Es un texto que expresa con gran fuerza la energía triunfal de la que participan los cristianos gracias a su fe en el Resucitado. Dice este Padre de la Iglesia: “¡Todos los discípulos de Cristo desprecian la muerte y marchan contra ella sin temerla, pisándola como un muerto gracias al signo de la Cruz y a la fe en Cristo! En otro tiempo la muerte era espantosa. Después que el Salvador resucitó su cuerpo, la muerte ya no es temible. Todos los que creen en Cristo la pisan como si fuese nada y prefieren morir antes que renegar de la fe en Cristo…se burlan de ella y la insultan con las palabras: « ¿Dónde está, oh muerte tu victoria? ¿Dónde está, oh infierno, tu aguijón?»”.[3]

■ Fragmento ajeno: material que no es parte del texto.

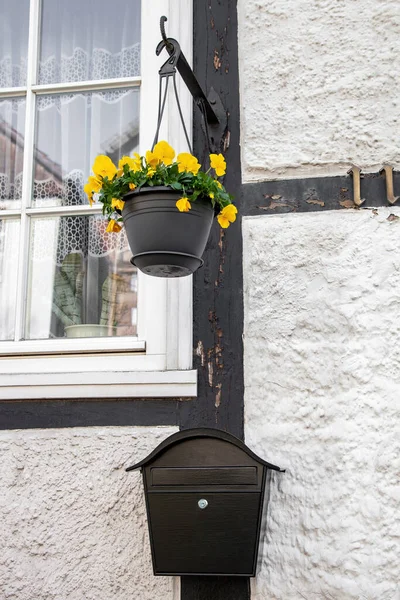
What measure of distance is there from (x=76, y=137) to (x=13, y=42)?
0.49 meters

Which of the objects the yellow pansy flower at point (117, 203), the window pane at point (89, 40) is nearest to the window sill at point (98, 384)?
the yellow pansy flower at point (117, 203)

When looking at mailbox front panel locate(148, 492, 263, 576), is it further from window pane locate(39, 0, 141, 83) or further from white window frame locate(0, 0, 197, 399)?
window pane locate(39, 0, 141, 83)

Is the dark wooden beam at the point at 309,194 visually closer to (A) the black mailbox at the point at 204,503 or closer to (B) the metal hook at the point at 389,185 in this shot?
(B) the metal hook at the point at 389,185

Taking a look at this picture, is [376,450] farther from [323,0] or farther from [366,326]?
[323,0]

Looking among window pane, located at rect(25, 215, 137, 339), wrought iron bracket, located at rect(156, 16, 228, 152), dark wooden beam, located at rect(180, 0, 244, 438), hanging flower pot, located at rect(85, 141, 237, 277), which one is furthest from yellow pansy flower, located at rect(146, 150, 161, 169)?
window pane, located at rect(25, 215, 137, 339)

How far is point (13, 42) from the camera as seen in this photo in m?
3.11

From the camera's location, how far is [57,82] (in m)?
3.00

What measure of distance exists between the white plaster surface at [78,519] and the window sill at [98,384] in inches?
4.6

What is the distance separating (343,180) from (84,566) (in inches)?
58.3

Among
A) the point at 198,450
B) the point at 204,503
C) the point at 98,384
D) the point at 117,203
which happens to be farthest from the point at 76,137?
the point at 204,503

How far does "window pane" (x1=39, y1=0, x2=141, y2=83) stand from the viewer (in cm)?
297

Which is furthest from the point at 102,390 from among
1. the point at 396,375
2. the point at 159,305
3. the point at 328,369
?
the point at 396,375

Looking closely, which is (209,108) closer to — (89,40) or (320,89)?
(320,89)

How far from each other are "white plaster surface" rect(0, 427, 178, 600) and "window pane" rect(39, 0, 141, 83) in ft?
4.37
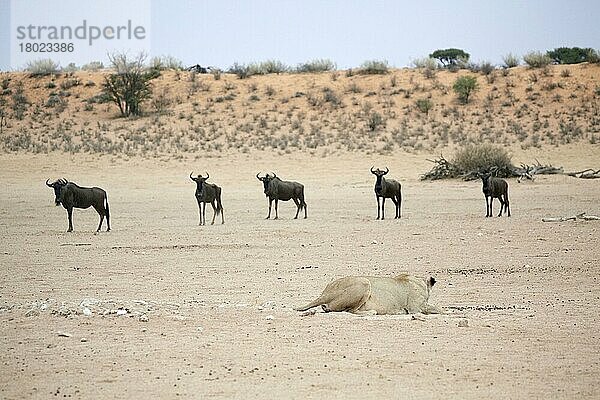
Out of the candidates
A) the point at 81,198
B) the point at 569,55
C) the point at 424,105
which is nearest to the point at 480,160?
the point at 424,105

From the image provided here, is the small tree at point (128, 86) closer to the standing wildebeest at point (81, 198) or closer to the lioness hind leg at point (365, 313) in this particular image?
the standing wildebeest at point (81, 198)

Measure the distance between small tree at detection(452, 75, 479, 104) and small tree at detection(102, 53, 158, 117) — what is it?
64.2 ft

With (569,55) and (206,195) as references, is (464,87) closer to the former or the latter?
(569,55)

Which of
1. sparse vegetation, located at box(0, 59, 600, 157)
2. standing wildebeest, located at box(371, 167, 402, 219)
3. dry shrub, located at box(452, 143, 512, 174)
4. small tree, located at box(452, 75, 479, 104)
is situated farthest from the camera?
small tree, located at box(452, 75, 479, 104)

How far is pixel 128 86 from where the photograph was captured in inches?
2418

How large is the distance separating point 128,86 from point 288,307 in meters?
51.0

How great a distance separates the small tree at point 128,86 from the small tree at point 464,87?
19.6 meters

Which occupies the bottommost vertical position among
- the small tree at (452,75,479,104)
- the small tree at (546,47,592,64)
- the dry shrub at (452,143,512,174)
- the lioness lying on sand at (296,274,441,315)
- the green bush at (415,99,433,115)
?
the lioness lying on sand at (296,274,441,315)

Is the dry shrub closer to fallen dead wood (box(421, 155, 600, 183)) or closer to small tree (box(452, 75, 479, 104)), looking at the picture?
fallen dead wood (box(421, 155, 600, 183))

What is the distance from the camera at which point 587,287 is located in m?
14.0

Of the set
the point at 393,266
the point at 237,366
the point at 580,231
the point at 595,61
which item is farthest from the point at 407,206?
the point at 595,61

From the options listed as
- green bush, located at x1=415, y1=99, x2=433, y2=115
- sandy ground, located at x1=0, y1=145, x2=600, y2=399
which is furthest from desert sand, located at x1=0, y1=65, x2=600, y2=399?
green bush, located at x1=415, y1=99, x2=433, y2=115

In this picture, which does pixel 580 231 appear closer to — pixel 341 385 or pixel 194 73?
pixel 341 385

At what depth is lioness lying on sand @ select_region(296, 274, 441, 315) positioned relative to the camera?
11.5 meters
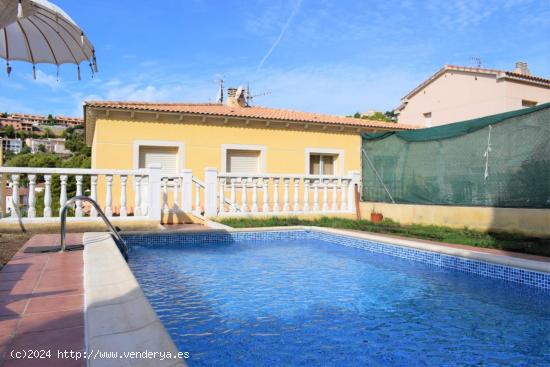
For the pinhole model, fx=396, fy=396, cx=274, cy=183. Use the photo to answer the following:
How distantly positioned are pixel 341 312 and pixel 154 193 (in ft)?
19.4

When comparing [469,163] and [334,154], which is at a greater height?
[334,154]

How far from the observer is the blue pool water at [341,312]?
127 inches

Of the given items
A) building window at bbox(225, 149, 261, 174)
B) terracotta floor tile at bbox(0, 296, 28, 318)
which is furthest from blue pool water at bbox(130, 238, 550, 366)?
building window at bbox(225, 149, 261, 174)

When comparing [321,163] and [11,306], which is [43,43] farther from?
[321,163]

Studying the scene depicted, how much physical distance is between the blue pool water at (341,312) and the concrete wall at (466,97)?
21.1 metres

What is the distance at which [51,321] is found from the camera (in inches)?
103

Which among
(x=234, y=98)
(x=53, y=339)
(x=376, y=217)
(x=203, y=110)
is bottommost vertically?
(x=53, y=339)

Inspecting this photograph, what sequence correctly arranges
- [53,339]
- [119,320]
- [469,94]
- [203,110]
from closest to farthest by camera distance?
1. [53,339]
2. [119,320]
3. [203,110]
4. [469,94]

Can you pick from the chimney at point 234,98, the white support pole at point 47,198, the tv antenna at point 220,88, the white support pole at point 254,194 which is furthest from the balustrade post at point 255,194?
the tv antenna at point 220,88

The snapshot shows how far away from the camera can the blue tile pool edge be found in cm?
533

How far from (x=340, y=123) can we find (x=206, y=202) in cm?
831

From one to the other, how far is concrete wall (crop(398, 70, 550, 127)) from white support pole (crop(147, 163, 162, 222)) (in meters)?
21.6

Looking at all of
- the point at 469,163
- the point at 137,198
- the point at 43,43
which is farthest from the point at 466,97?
the point at 43,43

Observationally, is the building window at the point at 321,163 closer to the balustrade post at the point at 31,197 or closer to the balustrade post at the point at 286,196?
the balustrade post at the point at 286,196
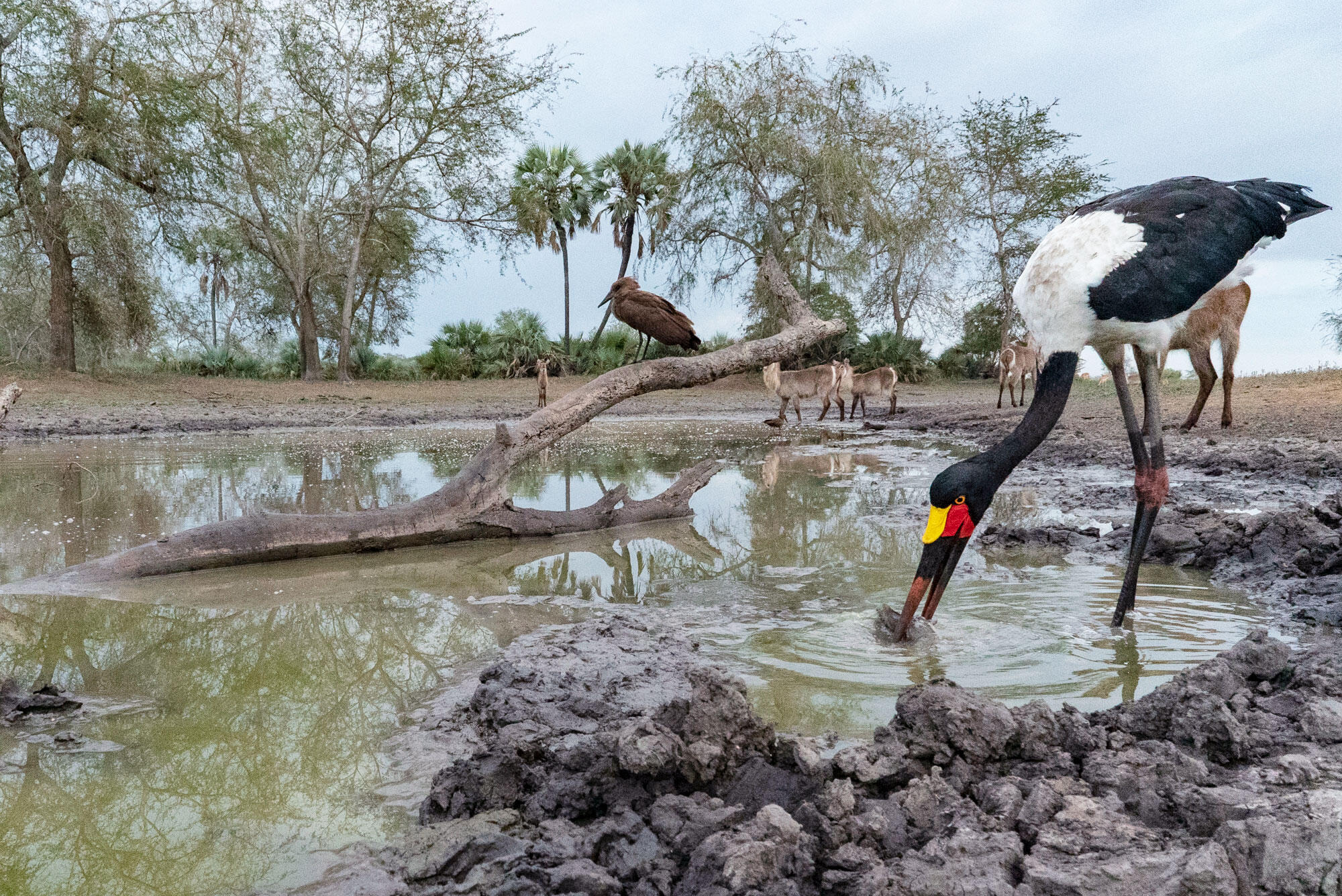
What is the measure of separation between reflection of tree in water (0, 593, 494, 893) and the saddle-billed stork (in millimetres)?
2074

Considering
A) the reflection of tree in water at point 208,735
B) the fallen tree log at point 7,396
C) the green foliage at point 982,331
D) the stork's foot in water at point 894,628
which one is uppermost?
the green foliage at point 982,331

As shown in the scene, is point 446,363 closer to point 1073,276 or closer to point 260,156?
point 260,156

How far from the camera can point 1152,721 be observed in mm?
2314

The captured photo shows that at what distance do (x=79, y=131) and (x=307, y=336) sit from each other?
874 centimetres

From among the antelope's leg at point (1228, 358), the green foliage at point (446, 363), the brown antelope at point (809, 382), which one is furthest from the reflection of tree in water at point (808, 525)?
the green foliage at point (446, 363)

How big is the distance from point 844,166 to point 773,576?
2131 cm

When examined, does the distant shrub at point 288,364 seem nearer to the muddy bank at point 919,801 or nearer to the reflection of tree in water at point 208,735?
the reflection of tree in water at point 208,735

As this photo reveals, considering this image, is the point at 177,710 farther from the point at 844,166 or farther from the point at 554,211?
the point at 554,211

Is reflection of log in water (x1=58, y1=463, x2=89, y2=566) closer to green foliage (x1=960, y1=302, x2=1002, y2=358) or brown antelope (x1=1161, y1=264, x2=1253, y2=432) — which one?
brown antelope (x1=1161, y1=264, x2=1253, y2=432)

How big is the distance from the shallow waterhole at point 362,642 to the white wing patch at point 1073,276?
126 cm

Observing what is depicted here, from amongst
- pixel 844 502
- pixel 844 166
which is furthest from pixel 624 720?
pixel 844 166

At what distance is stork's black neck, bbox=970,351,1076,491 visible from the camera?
352 cm

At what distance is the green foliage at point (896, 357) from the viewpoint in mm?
29703

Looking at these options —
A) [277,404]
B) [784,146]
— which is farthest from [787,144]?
[277,404]
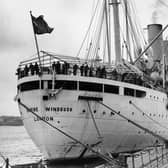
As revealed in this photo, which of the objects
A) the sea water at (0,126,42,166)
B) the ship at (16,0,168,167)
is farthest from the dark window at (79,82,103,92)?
the sea water at (0,126,42,166)

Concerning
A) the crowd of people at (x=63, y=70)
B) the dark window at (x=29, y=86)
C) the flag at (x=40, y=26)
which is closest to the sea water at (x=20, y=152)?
the dark window at (x=29, y=86)

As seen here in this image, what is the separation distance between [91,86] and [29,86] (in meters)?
4.25

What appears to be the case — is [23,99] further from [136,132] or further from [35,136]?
[136,132]

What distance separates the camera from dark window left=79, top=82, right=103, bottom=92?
26.3 metres

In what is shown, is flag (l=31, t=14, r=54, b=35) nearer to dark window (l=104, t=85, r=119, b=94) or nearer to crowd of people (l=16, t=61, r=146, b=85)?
crowd of people (l=16, t=61, r=146, b=85)

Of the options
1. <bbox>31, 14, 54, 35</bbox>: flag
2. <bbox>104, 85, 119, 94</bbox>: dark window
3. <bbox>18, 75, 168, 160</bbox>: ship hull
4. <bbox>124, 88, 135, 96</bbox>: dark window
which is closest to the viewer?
<bbox>31, 14, 54, 35</bbox>: flag

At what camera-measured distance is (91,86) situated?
26.6m

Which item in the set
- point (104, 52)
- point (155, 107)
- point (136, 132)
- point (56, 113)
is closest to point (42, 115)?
point (56, 113)

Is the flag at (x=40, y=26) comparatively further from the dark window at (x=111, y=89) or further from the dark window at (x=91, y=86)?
the dark window at (x=111, y=89)

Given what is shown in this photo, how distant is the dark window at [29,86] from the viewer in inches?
1041

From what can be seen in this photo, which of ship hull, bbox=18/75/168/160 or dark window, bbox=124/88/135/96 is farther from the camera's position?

Concluyo con una mirada y un pensamiento a la Virgen María, que ayer contemplábamos como la “Virgen Dolorosa” y hoy como “Nuestra Señora de la Alegría”. Que María, testigo privilegiado del acontecimiento de la Resurrección, nos ayude a todos a caminar en una vida nueva. Que nos haga conscientes de que nuestro hombre viejo ha sido crucificado con Cristo y que por tanto muertos al pecado debemos considerarnos y comportarnos como hombres nuevos, es decir como personas que viven para Dios y para los hermanos en Jesucristo (ver Rom 6, 4.11).
Amén. ¡Aleluya!
Pascua de Resurrección
[1] Ver S.S. Francisco, Audiencia general de los miércoles, 01-IV-2015.
[2] Ver S.S. Benedicto XVI, Audiencia general de los miércoles, 11-IV-2012.
[3] San Atanasio, De incarn. Verbi, 20-21.